* Start GIVEN RECORDS *

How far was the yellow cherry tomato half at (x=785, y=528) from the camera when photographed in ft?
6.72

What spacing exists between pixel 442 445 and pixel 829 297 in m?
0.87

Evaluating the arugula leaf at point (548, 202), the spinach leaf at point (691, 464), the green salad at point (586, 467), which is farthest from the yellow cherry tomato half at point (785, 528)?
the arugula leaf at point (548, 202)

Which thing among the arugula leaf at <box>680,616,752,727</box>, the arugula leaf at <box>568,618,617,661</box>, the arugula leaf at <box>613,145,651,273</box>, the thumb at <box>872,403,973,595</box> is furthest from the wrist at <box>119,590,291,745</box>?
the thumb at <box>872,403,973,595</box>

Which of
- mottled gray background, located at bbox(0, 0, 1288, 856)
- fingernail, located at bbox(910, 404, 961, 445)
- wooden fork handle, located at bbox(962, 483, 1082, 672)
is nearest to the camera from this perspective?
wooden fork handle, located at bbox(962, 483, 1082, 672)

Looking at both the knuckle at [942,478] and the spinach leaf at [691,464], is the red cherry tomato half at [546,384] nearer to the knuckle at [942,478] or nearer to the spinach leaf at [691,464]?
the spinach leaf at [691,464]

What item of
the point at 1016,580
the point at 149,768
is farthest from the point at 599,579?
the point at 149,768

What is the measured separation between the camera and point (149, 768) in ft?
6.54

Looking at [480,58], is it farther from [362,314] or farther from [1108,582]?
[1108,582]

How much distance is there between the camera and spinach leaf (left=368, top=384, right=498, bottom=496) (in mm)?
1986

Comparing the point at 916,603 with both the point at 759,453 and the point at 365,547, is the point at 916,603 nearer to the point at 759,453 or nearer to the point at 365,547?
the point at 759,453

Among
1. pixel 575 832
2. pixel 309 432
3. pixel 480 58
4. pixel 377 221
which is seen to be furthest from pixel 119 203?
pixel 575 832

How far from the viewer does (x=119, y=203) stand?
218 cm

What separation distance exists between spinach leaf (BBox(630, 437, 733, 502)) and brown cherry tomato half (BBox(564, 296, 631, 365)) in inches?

* End GIVEN RECORDS *

*SET TASK*:
Rewrite every line of the records above as one numbered list, omitting the blank lines.

*EXERCISE RESPONSE*:
1. How far was the yellow cherry tomato half at (x=785, y=528) from the camera when photographed in ft?
2. 6.72
3. What spacing exists between pixel 442 445 and pixel 829 297 in m?
4. 0.87
5. Evaluating the arugula leaf at point (548, 202), the spinach leaf at point (691, 464), the green salad at point (586, 467), which is farthest from the yellow cherry tomato half at point (785, 528)?
6. the arugula leaf at point (548, 202)
7. Which thing among the arugula leaf at <box>680,616,752,727</box>, the arugula leaf at <box>568,618,617,661</box>, the arugula leaf at <box>613,145,651,273</box>, the thumb at <box>872,403,973,595</box> is furthest from the wrist at <box>119,590,291,745</box>?
8. the thumb at <box>872,403,973,595</box>
9. Which of
10. - mottled gray background, located at bbox(0, 0, 1288, 856)
11. - fingernail, located at bbox(910, 404, 961, 445)
12. - wooden fork handle, located at bbox(962, 483, 1082, 672)
13. is nearest to the camera from this perspective?
14. wooden fork handle, located at bbox(962, 483, 1082, 672)
15. Looking at both the knuckle at [942,478] and the spinach leaf at [691,464], is the red cherry tomato half at [546,384] nearer to the knuckle at [942,478] or nearer to the spinach leaf at [691,464]?
16. the spinach leaf at [691,464]
17. What item of
18. the point at 1016,580
19. the point at 149,768
20. is farthest from the point at 599,579?
21. the point at 149,768
22. What is the measured separation between the camera and point (149, 768) in ft?
23. 6.54
24. Looking at [480,58], is it farther from [362,314] or farther from [1108,582]?
25. [1108,582]
26. How much distance is there between the camera and spinach leaf (left=368, top=384, right=498, bottom=496) (in mm)?
27. 1986
28. Comparing the point at 916,603 with both the point at 759,453 and the point at 365,547, is the point at 916,603 nearer to the point at 759,453 or nearer to the point at 365,547?
29. the point at 759,453
30. Among
31. 1. pixel 575 832
32. 2. pixel 309 432
33. 3. pixel 480 58
34. 4. pixel 377 221
35. which is seen to be furthest from pixel 119 203?
36. pixel 575 832
37. How far from the viewer does (x=119, y=203) stand?
38. 218 cm
39. What separation distance exists between spinach leaf (BBox(630, 437, 733, 502)) and brown cherry tomato half (BBox(564, 296, 631, 365)) in inches?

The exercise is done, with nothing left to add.